▶ Record extracts
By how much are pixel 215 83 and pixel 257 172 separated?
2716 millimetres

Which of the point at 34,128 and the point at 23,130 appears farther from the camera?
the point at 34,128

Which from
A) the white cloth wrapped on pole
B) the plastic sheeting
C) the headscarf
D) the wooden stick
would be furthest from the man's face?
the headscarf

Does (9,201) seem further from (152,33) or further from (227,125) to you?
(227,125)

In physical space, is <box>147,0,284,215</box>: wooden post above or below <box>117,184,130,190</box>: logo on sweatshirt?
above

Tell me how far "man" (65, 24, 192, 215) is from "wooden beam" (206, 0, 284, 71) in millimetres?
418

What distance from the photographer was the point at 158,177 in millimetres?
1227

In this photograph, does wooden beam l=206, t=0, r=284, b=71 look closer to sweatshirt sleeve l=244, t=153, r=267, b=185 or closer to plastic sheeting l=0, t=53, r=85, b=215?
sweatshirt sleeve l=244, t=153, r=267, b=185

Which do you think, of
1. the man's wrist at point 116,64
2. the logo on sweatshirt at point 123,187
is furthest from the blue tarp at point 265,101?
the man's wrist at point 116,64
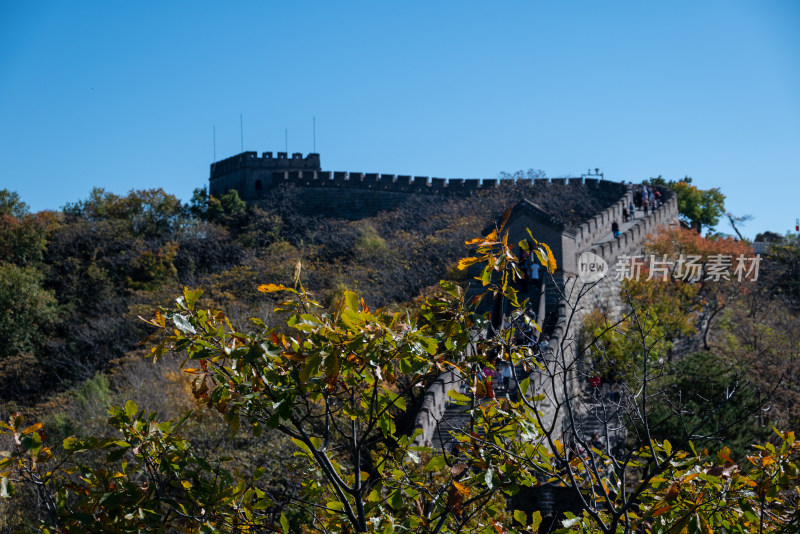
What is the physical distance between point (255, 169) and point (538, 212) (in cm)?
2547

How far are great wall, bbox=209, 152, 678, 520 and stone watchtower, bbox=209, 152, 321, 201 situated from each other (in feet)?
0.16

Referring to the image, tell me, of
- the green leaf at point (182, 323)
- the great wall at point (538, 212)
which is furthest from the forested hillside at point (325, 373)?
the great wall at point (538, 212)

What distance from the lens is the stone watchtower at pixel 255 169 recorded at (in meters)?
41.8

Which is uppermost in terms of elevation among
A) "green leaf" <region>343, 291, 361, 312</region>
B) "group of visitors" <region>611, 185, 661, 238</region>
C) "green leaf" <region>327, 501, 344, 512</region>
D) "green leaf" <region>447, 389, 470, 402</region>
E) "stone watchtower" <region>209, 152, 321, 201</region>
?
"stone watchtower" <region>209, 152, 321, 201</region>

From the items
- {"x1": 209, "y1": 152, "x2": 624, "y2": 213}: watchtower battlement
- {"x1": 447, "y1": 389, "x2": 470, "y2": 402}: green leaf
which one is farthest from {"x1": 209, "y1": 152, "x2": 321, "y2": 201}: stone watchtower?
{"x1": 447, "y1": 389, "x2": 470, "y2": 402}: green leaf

▶ What you are asked to do
Render every line of the entries above as a numbered list, leaving out blank lines and the pictures.

▶ Correct output
1. By how much are pixel 215 83 and pixel 257 172 separated?
2. 2716 millimetres
3. Which of the point at 34,128 and the point at 23,130 appears farther from the camera?
4. the point at 34,128
5. Which from
6. A) the white cloth wrapped on pole
7. B) the plastic sheeting
8. C) the headscarf
9. D) the wooden stick
10. would be furthest from the man's face?
11. the headscarf
12. Does (9,201) seem further from (152,33) or further from (227,125) to you?
13. (227,125)
14. In physical space, is <box>147,0,284,215</box>: wooden post above or below <box>117,184,130,190</box>: logo on sweatshirt?
15. above
16. Tell me how far "man" (65, 24, 192, 215) is from "wooden beam" (206, 0, 284, 71) in millimetres?
17. 418
18. What distance from the photographer was the point at 158,177 in millimetres?
19. 1227
20. In this photograph, does wooden beam l=206, t=0, r=284, b=71 look closer to sweatshirt sleeve l=244, t=153, r=267, b=185 or closer to plastic sheeting l=0, t=53, r=85, b=215?
21. sweatshirt sleeve l=244, t=153, r=267, b=185
22. Which do you think, of
23. 1. the man's wrist at point 116,64
24. 2. the logo on sweatshirt at point 123,187
25. is furthest from the blue tarp at point 265,101?
26. the man's wrist at point 116,64
27. What is the physical distance between point (255, 169) and point (538, 212) (in cm)?
28. 2547
29. How far are great wall, bbox=209, 152, 678, 520 and stone watchtower, bbox=209, 152, 321, 201 situated from each other (in feet)?
30. 0.16
31. Referring to the image, tell me, of
32. - the green leaf at point (182, 323)
33. - the great wall at point (538, 212)
34. which is furthest from the forested hillside at point (325, 373)?
35. the great wall at point (538, 212)
36. What distance from the lens is the stone watchtower at pixel 255 169 recorded at (in meters)?
37. 41.8
38. Which is uppermost in terms of elevation among
39. A) "green leaf" <region>343, 291, 361, 312</region>
40. B) "group of visitors" <region>611, 185, 661, 238</region>
41. C) "green leaf" <region>327, 501, 344, 512</region>
42. D) "green leaf" <region>447, 389, 470, 402</region>
43. E) "stone watchtower" <region>209, 152, 321, 201</region>
44. ?
45. "stone watchtower" <region>209, 152, 321, 201</region>
46. From the items
47. - {"x1": 209, "y1": 152, "x2": 624, "y2": 213}: watchtower battlement
48. - {"x1": 447, "y1": 389, "x2": 470, "y2": 402}: green leaf
49. which one is farthest from {"x1": 209, "y1": 152, "x2": 321, "y2": 201}: stone watchtower?
50. {"x1": 447, "y1": 389, "x2": 470, "y2": 402}: green leaf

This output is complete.